Con gli interventi sopra richiamati è stato attribuito al Tribunale il potere di omologare il concordato preventivo o l’accordo di ristrutturazione anche in mancanza rispettivamente del voto o dell’adesione da parte dell’amministrazione finanziaria o degli enti gestori di forme di previdenza o assistenza obbligatorie.
Nell’ambito delle due procedure di gestione della crisi interessate dal tema, la nuova disciplina del trattamento dei crediti tributari e contributivi può come di seguito essere sintetizzata:
Concordato preventivo: il Tribunale può omologare il concordato preventivo anche in mancanza di voto da parte dell’amministrazione finanziaria e degli enti di gestione delle forme di previdenza o assistenza nel caso in cui:
- l’adesione dell’amministrazione finanziaria e degli enti di gestione delle forme di previdenza o assistenza è determinante ai fini del raggiungimento della maggioranza richiesta (art. 172 L. fall.)
* * * * * * *
• Prova tu:
Per ciascuna affermazione indica se concorda con il testo di partenza, rispondendo sì o no e citando le parole del testo che lo stabiliscono:
1. Il Tribunale può omologare l'accordo di ristrutturazione anche senza l'adesione dell'amministrazione finanziaria.
2. Per la maggioranza richiesta il testo rinvia all'art. 182 L. fall.
3. Il tema riguarda tre procedure di gestione della crisi.
Le voci riportate più avanti sono materiale a sé, separato dal testo di partenza.

• Dati forniti:
* * * * * * *
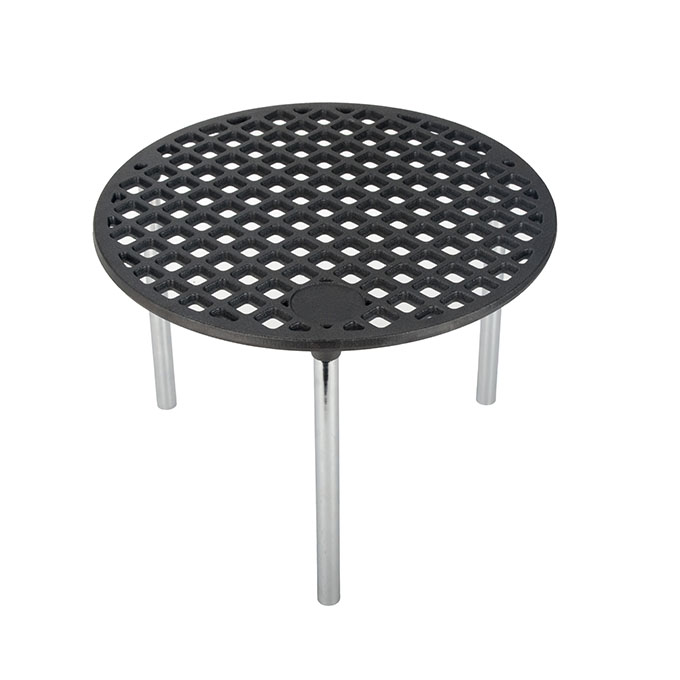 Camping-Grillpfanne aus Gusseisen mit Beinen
* * * * * * *
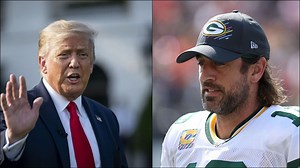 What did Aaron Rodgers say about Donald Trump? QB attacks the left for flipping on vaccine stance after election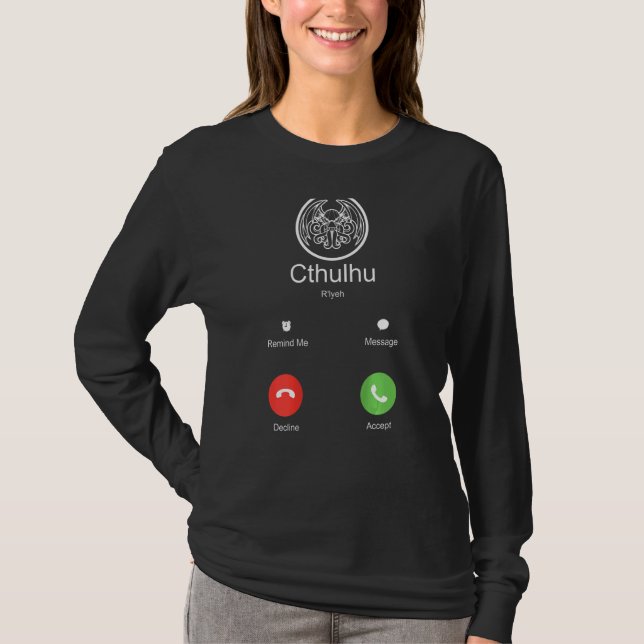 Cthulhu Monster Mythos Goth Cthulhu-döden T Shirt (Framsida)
* * * * * * *
• Soluzione scritta:
1. Sì: «il potere di omologare il concordato preventivo o l’accordo di ristrutturazione anche in mancanza rispettivamente del voto o dell’adesione da parte dell’amministrazione finanziaria»
2. No: «ai fini del raggiungimento della maggioranza richiesta (art. 172 L. fall.)»
3. No: «Nell’ambito delle due procedure di gestione della crisi interessate dal tema»